# Can Desert Tortoises eat dried Pond Algae?



## JohnnyB65 (Apr 26, 2015)

I cleaned out my fish pond last week and pulled out a lot of algae. I tossed it into flower pot just to get it out of the way and forgot about it until now. It’s still green, but thoroughly dried.

Anyway its no big deal, I was tossing it out and I wondered if the fish can eat it, could it be eaten by the tortoise.


----------



## ascott (Apr 26, 2015)

JohnnyB65 said:


> I cleaned out my fish pond last week and pulled out a lot of algae. I tossed it into flower pot just to get it out of the way and forgot about it until now. It’s still green, but thoroughly dried.
> 
> Anyway its no big deal, I was tossing it out and I wondered if the fish can eat it, could it be eaten by the tortoise.




I do not know....but my gut says I would not feed it to him.....just my take though....like I said I do not know for certain.....


----------



## JohnnyB65 (Apr 26, 2015)

Thanks, like I mentioned earlier, it not a big deal. I'm just always looking for ways to utilize stuff.


----------



## ascott (Apr 26, 2015)

JohnnyB65 said:


> Thanks, like I mentioned earlier, it not a big deal. I'm just always looking for ways to utilize stuff.




Perhaps someone will chime in that knows for certain...interesting....I would wonder if it would even be yummy or gross to the taste????


----------



## JohnnyB65 (Apr 26, 2015)

ascott said:


> Perhaps someone will chime in that knows for certain...interesting....I would wonder if it would even be yummy or gross to the taste????


I don't know but the dogs like it.  Right after I took a photo of it the dogs nabbed it and have it all over the patio now.


----------



## Ariza (Apr 26, 2015)

Well, the southwest was a sea at one time, and our torts were contemporaries of dinosaurs and they probably were aquatic animals.
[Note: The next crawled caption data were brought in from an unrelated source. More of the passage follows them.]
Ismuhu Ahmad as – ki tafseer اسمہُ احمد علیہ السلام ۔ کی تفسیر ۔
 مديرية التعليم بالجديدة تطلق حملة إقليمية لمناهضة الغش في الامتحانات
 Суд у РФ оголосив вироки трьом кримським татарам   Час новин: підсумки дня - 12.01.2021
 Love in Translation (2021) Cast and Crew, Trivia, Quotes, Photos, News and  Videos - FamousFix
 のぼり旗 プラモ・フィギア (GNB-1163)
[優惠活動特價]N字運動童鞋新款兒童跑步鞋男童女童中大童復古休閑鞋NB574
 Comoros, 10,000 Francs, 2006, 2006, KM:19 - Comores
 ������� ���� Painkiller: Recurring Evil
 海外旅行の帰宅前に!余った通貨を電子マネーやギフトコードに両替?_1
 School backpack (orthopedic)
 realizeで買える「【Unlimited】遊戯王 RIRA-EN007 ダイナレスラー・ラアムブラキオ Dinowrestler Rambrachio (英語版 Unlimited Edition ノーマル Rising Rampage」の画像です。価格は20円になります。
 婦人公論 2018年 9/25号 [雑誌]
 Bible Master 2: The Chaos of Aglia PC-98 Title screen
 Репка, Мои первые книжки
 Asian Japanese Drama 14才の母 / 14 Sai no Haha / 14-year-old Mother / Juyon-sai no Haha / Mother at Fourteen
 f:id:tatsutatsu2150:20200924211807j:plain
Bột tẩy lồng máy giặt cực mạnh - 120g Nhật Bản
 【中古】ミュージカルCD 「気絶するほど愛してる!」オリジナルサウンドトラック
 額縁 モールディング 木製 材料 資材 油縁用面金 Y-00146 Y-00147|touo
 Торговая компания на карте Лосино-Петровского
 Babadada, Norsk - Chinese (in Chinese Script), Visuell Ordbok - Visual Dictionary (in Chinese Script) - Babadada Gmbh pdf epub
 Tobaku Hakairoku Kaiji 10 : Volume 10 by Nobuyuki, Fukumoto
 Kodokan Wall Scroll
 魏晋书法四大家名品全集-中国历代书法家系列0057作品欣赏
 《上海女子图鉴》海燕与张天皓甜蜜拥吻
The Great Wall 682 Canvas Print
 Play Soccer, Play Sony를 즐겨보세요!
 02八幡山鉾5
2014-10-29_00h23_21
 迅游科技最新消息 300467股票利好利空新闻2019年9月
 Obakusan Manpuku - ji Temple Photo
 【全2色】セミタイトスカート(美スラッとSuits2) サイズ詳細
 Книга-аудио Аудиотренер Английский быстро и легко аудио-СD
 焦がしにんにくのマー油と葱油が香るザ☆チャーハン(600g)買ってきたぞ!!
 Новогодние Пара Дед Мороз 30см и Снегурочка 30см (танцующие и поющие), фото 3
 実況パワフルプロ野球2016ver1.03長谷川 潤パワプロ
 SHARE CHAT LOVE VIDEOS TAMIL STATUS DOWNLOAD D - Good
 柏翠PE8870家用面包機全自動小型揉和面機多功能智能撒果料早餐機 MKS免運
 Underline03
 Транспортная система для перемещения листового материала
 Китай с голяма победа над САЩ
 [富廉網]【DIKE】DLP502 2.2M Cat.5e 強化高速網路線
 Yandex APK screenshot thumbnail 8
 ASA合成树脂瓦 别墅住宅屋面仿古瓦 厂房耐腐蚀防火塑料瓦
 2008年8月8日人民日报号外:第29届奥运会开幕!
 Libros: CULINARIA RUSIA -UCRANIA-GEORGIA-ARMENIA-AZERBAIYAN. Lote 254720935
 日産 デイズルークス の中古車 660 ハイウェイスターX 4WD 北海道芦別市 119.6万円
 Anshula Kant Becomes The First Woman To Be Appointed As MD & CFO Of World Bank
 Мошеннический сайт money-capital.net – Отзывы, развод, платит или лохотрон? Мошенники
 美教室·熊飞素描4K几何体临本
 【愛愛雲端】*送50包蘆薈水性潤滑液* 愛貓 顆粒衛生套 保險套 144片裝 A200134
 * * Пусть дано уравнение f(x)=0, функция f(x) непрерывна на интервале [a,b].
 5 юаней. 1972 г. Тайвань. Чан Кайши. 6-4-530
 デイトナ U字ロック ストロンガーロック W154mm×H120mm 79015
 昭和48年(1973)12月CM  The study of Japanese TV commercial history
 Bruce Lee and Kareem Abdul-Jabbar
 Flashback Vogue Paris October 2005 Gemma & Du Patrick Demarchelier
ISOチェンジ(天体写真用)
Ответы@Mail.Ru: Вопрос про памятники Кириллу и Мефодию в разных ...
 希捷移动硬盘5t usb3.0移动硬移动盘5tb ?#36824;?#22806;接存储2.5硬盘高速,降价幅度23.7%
But that was millions of years ago and they have evolved to be dry land animals. Would love to know the answer to your question. Perhaps you can ask an expert and let us know? I don't have algae, I'm just curious.


----------



## Arnold_rules (Apr 30, 2015)

I would say it wouldn't hurt, but not sure it would be the best food for a land based tortoise. Without knowing the type of algae, I probably would not feed it to a tortoise. I know some pre-packaged tortoise foods will include algae, but again, not a common food for them. Now turtles, I would say you would be fine feeding it to them, as long as it has not decayed.


----------



## ckirk (Apr 30, 2015)

I'm new to the forum, been reading threads, getting info on tortoises, I have 3 red foots for about a 2 months now. I have used algae or as I call pond scum for compost in potted plants, makes a great organic fertilizer.


----------



## JohnnyB65 (Apr 30, 2015)

ckirk said:


> I'm new to the forum, been reading threads, getting info on tortoises, I have 3 red foots for about a 2 months now. I have used algae or as I call pond scum for compost in potted plants, makes a great organic fertilizer.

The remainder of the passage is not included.